Software development is entering an era where the bottleneck isn’t writing code—it’s ensuring that code is correct. As AI tools like GitHub Copilot, Amazon CodeWhisperer, and Google’s AI assistants churn out billions of lines of code annually, enterprises face an uncomfortable truth: human review processes are drowning in volume. A San Francisco-based startup called Theorem is betting that the solution lies in automating the verification process itself, using AI to prove that AI-generated software behaves as intended.
The company, which emerged from Y Combinator’s Spring 2025 batch, has secured $6 million in seed funding led by Khosla Ventures, with participation from Y Combinator, e14, SAIF, Halcyon, and angel investors including Blake Borgesson and Arthur Breitman. Theorem’s approach combines formal verification—a mathematically rigorous method for proving software correctness—with AI-driven proof generation, slashing the time and expertise required to validate complex systems.
Why Formal Verification Matters Now
Formal verification isn’t new. For decades, it has been the gold standard for mission-critical systems like avionics, nuclear reactors, and cryptographic protocols. The catch? It’s expensive. Traditional methods demand eight lines of mathematical proof for every single line of code, requiring PhD-level engineers and years of work. Even a project like the HTTPS protocol—now securing trillions of internet connections—took 15 person-years to verify.
Theorem’s co-founder, Jason Gross, knows this firsthand. Before founding the company, he led MIT research that produced verified cryptography code for HTTPS. Today, Theorem’s AI automates the proof-writing process, transforming what once required years into weeks—or even days. The result? A system that can validate AI-generated code at scale without overwhelming human reviewers.
How It Works: AI That Proves Itself
Theorem’s technology operates on a principle called fractional proof decomposition. Instead of exhaustively testing every possible code behavior—a computationally impossible task for complex systems—the platform allocates verification efforts based on the importance of each component. This targeted approach recently uncovered a bug in Anthropic’s Claude chatbot that evaded traditional testing.
In a technical demonstration called SFBench, Theorem’s AI translated 1,276 formal proofs from one verification language (Rocq) to another (Lean) and automatically verified their equivalence. A human team would have taken roughly 2.7 person-years to complete the same work. The system also handles interdependent code—where solutions span dozens of files—something conventional AI agents struggle with due to limited context windows.

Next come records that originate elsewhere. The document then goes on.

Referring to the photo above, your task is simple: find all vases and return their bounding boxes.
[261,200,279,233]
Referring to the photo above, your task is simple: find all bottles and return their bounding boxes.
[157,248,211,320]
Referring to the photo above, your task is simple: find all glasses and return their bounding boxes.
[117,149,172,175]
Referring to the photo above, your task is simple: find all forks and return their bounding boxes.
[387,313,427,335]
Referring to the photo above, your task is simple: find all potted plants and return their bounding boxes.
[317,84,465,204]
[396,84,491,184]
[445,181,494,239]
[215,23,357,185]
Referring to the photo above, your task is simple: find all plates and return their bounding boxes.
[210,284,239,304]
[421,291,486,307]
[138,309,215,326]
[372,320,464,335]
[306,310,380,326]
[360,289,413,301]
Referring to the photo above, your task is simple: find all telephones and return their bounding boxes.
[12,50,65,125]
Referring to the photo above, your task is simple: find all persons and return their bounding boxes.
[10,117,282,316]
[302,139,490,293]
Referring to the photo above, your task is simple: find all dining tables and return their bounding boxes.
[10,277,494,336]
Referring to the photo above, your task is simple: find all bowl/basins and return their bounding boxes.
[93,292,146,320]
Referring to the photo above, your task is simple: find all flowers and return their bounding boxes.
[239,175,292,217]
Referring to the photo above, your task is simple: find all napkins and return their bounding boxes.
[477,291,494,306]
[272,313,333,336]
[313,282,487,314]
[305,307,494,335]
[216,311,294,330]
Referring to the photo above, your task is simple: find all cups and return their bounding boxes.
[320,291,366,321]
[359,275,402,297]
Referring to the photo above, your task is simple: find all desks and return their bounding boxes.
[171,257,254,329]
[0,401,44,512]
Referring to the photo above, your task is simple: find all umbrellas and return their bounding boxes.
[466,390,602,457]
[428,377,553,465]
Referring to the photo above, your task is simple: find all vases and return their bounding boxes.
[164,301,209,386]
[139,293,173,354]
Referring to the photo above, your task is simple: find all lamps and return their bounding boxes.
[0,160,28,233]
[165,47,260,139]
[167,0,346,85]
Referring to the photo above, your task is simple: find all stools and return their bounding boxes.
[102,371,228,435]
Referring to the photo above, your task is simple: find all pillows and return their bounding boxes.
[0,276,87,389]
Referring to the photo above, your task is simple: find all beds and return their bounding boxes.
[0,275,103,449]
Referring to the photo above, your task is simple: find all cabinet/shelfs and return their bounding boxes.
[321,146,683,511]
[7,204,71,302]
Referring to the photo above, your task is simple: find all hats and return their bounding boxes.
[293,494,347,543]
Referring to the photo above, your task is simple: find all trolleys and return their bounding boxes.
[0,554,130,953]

Theorem’s customers, ranging from AI research labs to GPU-accelerated computing firms, are already seeing results. One client brought a 1,500-page specification and a legacy system riddled with memory leaks and crashes. Their goal: boost performance from 10 Mbps to 1 Gbps—a 100x improvement—without introducing new errors. Theorem generated 16,000 lines of production-ready code, which the client deployed without manual review. The confidence came from a compact, executable specification paired with automated equivalence checks.
A Race Against AI’s Own Limitations
The stakes are high. AI is accelerating software development in sectors where reliability is non-negotiable—financial systems, medical devices, power grids, and transportation networks. Yet, as AI tools become more capable, so do the risks. Gross warns that the cost of exploiting vulnerabilities is plummeting, creating an asymmetric threat landscape. The only viable defense? Verification that scales with AI’s speed.
Software security is a delicate balance, Gross notes. If we want a solution that lasts beyond the next generation of models, verification is the only path forward. He adds that regulators may soon view the absence of formal verification in critical systems as gross negligence, given that the technology is now affordable.
Theorem isn’t the only player in this space, but its focus on software oversight—rather than broader mathematical verification—sets it apart. The team, which includes Gross and co-founder Rajashree Agrawal (a machine learning research engineer), is targeting industries like robotics, renewable energy, cryptocurrency, and drug synthesis. With the new funding, the company plans to expand its team, ramp up compute resources, and push into new verticals.
The race is on. AI is writing the future of software—faster than ever before. Now, someone has to ensure it’s done right.